Why Halloween? You'd be amazed wat kind of lady killer being dressed in the same outfit as your dog is!

Vincent
05-25-2009, 08:56 AM
The little man at the center of this episode...

http://graphics8.nytimes.com/images/2009/01/05/sports/football/steelers.600.jpg

Godspeed little James!!

stillers4me
05-25-2009, 09:20 AM
The little man at the center of this episode...
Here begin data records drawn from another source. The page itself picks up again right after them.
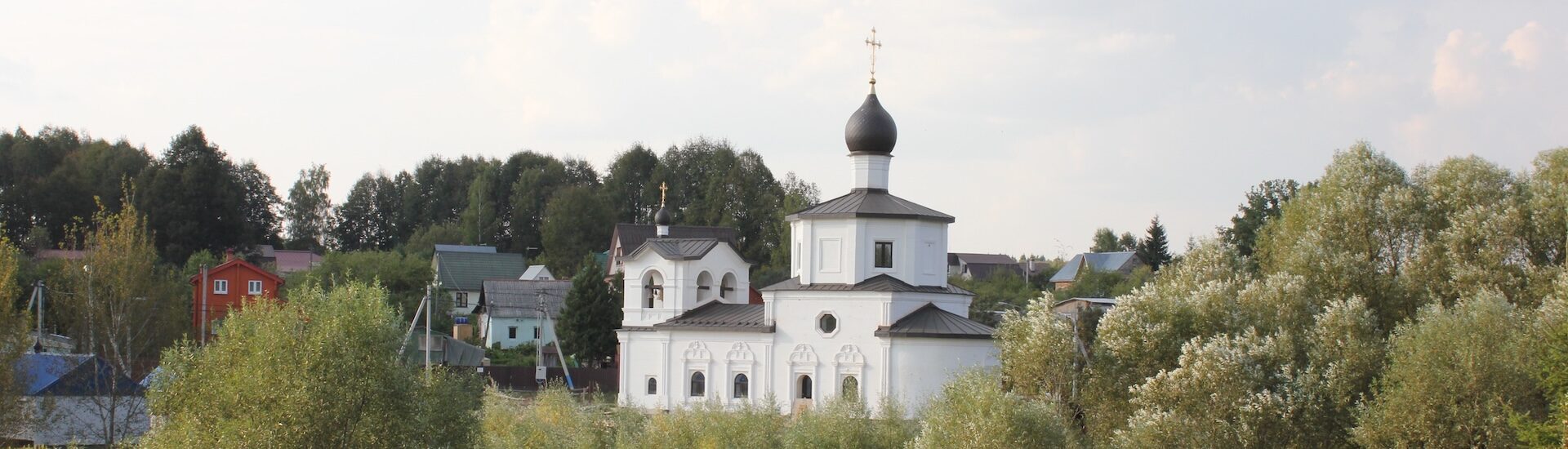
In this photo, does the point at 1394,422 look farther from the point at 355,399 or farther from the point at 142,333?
Answer: the point at 142,333

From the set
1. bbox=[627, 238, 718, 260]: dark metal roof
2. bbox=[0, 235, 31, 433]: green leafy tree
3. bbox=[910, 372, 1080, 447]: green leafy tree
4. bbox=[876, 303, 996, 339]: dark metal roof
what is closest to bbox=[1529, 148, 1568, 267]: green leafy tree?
bbox=[910, 372, 1080, 447]: green leafy tree

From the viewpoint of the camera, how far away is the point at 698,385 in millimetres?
34469

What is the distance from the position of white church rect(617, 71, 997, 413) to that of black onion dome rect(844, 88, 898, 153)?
0.03m

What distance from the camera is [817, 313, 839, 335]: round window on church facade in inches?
1297

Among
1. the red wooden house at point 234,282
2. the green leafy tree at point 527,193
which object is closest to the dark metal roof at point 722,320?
the red wooden house at point 234,282

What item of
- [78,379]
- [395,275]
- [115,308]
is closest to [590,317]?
[395,275]

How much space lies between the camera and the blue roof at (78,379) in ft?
91.0

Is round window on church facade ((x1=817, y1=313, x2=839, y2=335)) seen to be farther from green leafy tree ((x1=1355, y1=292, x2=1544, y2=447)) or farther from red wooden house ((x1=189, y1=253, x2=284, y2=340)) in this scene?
red wooden house ((x1=189, y1=253, x2=284, y2=340))

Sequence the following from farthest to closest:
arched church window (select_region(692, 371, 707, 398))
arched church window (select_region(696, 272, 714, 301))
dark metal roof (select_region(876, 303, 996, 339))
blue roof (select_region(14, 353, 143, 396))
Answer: arched church window (select_region(696, 272, 714, 301)) → arched church window (select_region(692, 371, 707, 398)) → dark metal roof (select_region(876, 303, 996, 339)) → blue roof (select_region(14, 353, 143, 396))

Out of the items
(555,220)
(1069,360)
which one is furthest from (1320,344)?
(555,220)

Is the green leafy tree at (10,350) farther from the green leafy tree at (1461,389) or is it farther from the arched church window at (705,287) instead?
the green leafy tree at (1461,389)

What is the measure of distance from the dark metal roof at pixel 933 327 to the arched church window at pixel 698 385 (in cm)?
440

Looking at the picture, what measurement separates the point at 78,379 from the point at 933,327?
15.8 m

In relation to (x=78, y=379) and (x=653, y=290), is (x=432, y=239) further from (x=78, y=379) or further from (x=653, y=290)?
(x=78, y=379)
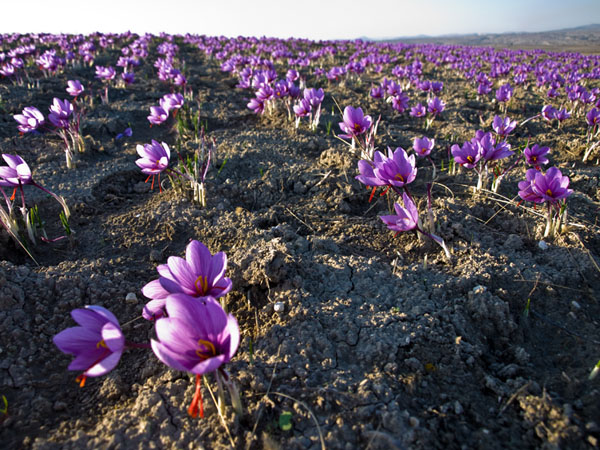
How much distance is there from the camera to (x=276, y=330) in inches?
65.2

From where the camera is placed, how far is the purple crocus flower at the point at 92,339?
1.04m

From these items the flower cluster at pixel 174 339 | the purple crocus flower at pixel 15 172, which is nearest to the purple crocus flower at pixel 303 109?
the purple crocus flower at pixel 15 172

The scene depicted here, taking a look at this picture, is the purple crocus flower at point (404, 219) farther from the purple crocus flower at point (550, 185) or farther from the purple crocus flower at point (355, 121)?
the purple crocus flower at point (355, 121)

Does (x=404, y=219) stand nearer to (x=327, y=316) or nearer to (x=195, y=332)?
(x=327, y=316)

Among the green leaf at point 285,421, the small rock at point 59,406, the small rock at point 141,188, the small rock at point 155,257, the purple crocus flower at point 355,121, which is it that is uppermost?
the purple crocus flower at point 355,121

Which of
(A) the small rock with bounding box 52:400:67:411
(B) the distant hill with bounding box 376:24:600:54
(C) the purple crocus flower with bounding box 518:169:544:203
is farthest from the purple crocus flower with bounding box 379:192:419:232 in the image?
(B) the distant hill with bounding box 376:24:600:54

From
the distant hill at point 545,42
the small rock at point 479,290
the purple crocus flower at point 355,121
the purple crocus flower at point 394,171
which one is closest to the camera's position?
the small rock at point 479,290

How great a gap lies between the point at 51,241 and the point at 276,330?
1.75 m

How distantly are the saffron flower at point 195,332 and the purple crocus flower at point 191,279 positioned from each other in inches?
7.6

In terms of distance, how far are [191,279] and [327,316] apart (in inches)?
26.8

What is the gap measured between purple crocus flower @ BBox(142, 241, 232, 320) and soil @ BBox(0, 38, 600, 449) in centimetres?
34

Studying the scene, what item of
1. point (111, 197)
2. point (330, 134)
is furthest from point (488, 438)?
point (330, 134)

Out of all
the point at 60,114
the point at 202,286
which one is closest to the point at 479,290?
the point at 202,286

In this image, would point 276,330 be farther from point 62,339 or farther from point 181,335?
point 62,339
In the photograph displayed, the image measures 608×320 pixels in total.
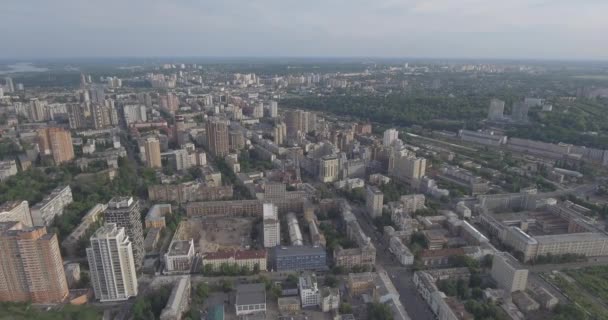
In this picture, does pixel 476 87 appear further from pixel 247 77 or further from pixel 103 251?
pixel 103 251

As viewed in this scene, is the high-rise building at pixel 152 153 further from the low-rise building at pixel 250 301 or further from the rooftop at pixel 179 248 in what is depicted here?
the low-rise building at pixel 250 301

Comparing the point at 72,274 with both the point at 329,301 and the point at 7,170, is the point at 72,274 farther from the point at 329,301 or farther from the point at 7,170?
the point at 7,170

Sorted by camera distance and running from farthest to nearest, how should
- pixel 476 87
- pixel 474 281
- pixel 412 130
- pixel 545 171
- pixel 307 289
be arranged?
pixel 476 87
pixel 412 130
pixel 545 171
pixel 474 281
pixel 307 289

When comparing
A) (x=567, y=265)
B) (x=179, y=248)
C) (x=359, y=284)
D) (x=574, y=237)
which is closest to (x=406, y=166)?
(x=574, y=237)

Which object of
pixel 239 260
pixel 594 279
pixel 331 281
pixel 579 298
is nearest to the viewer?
pixel 579 298

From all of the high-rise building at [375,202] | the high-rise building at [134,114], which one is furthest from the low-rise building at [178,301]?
the high-rise building at [134,114]

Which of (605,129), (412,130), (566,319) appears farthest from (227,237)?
(605,129)
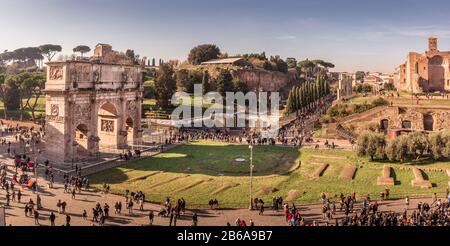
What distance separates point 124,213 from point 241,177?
28.0 ft

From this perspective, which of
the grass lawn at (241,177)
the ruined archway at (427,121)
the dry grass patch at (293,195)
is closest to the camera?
the dry grass patch at (293,195)

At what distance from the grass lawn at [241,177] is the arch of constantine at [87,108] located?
450 cm

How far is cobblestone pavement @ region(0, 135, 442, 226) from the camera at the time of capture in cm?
1730

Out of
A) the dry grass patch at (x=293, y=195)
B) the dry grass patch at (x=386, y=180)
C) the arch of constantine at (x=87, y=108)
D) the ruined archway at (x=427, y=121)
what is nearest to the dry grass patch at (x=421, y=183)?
the dry grass patch at (x=386, y=180)

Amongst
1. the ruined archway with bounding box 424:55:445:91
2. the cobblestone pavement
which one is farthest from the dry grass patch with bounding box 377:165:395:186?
the ruined archway with bounding box 424:55:445:91

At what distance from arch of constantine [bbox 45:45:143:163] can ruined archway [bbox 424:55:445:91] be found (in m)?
40.3

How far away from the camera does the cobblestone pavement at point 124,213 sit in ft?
56.7

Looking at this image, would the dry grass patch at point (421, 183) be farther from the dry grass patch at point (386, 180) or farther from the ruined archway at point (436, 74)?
the ruined archway at point (436, 74)

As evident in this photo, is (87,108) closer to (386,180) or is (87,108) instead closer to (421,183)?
(386,180)

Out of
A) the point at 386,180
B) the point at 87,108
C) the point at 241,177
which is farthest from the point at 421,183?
the point at 87,108

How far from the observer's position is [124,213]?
18.6 metres

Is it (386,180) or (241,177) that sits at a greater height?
(386,180)

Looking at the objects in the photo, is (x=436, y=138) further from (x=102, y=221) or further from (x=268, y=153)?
(x=102, y=221)
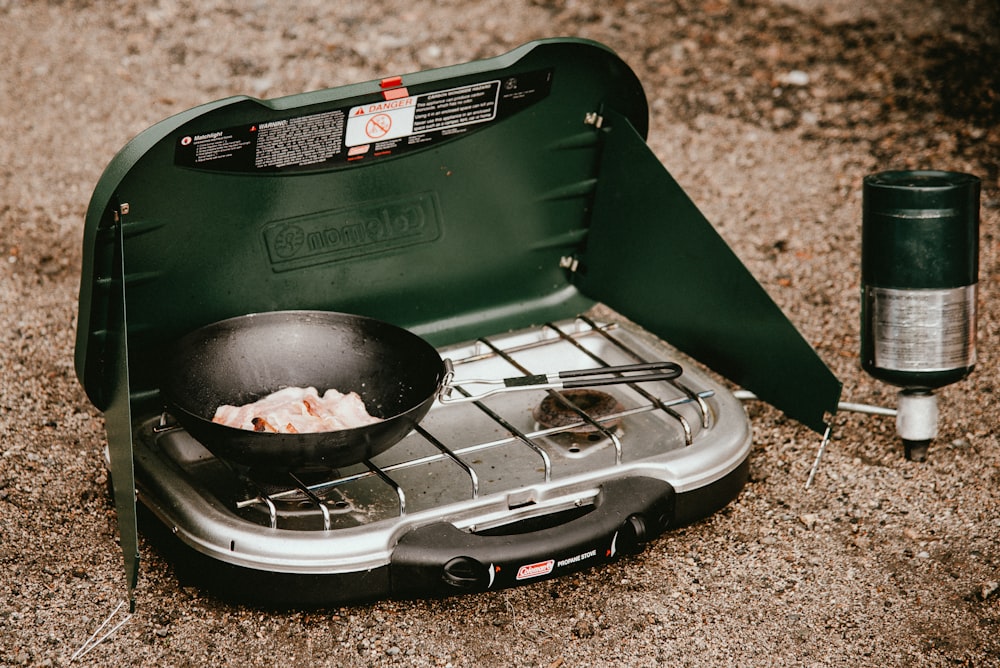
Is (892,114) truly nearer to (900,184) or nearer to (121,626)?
(900,184)

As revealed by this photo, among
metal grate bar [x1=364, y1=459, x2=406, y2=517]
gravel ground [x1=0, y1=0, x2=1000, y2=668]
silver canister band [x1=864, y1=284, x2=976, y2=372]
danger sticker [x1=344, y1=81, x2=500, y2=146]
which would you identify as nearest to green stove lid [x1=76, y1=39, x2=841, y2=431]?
danger sticker [x1=344, y1=81, x2=500, y2=146]

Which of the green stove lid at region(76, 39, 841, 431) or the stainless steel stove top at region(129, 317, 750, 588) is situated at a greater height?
the green stove lid at region(76, 39, 841, 431)

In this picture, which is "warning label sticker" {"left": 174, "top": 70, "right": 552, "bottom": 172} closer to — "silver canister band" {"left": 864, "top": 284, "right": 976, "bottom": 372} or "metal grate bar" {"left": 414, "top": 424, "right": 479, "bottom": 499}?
"metal grate bar" {"left": 414, "top": 424, "right": 479, "bottom": 499}

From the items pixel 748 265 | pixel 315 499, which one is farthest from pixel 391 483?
pixel 748 265

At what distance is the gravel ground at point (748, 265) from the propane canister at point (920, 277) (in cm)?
20

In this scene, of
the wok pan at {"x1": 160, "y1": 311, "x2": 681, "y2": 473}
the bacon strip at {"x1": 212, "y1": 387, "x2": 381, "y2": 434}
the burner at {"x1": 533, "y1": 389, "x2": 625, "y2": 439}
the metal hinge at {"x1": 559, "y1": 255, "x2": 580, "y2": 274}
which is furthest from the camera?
the metal hinge at {"x1": 559, "y1": 255, "x2": 580, "y2": 274}

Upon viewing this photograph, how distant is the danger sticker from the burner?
0.47 meters

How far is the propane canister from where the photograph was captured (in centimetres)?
167

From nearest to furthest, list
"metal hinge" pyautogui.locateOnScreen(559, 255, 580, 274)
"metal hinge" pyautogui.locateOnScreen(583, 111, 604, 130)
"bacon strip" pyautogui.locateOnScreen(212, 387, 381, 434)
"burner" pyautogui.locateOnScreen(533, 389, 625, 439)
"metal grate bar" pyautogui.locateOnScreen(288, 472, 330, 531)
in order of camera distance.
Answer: "metal grate bar" pyautogui.locateOnScreen(288, 472, 330, 531), "bacon strip" pyautogui.locateOnScreen(212, 387, 381, 434), "burner" pyautogui.locateOnScreen(533, 389, 625, 439), "metal hinge" pyautogui.locateOnScreen(583, 111, 604, 130), "metal hinge" pyautogui.locateOnScreen(559, 255, 580, 274)

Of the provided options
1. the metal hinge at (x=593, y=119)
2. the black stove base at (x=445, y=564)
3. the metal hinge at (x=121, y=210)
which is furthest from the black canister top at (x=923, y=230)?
the metal hinge at (x=121, y=210)

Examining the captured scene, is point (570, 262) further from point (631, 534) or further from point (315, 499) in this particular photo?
point (315, 499)

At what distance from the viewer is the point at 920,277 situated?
5.59 feet

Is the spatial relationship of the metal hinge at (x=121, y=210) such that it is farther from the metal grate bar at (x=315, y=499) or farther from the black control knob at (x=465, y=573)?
the black control knob at (x=465, y=573)

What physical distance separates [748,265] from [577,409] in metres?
0.97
http://graphics8.nytimes.com/images/2009/01/05/sports/football/steelers.600.jpg

Godspeed little James!!

My granddaughter in only a few months younger....that breaks my heart. I pray he doesn't have any permanent damage to his leg. Heal well, little guy. :hug:

GBMelBlount
05-25-2009, 09:24 AM
My granddaughter in only a few months younger....that breaks my heart. I pray he doesn't have any permanent damage to his leg. Heal well, little guy. :hug:

What a shame. Prayers for this little guy.


On a side note:

Steelwall

I like pets so a cat would be an obvious choice, but my wife is deathly afraid of cats...especially kittens.......

:huh:

Hammer67
05-26-2009, 08:16 AM
not sure but i bet you there are many, many more labs out there then pit bulls.

Your right...there are a TON more labs out there as pets then there are pit bulls, so it's hard to compare. But, one thing people forget is that PB's have been bread to fight. Regardless of how they are raised, instinctually, they have a rougher demeanor then labs (for an example). Another example for comparison is that labs aren't great guard dogs, but germen shepherds are. How dogs are raised does indeed play an important part, but instincts do as well. With breeds like Pit Bulls, you are already behind the eight ball. I have never heard of a normally well mannered lab jumping a fence to attack a child, but, I have heard that about Pit Bulls many times.

Why people keep Pit Bulls as pets, anyway, is beyond me. They are mean and ugly. :twocents:

Hammer67
05-26-2009, 08:22 AM
Whats the point of owning a pet if you need to or choose to lock it up in a cage most of the time?


Actually, most dogs are crate trained and many end up looking at their crates as their "dens" as they are den animals by nature. I no longer use my crate (since our lab was about 1 1/2). But many do.

This is a statement by someone who doesn't understand dogs. No offense intended.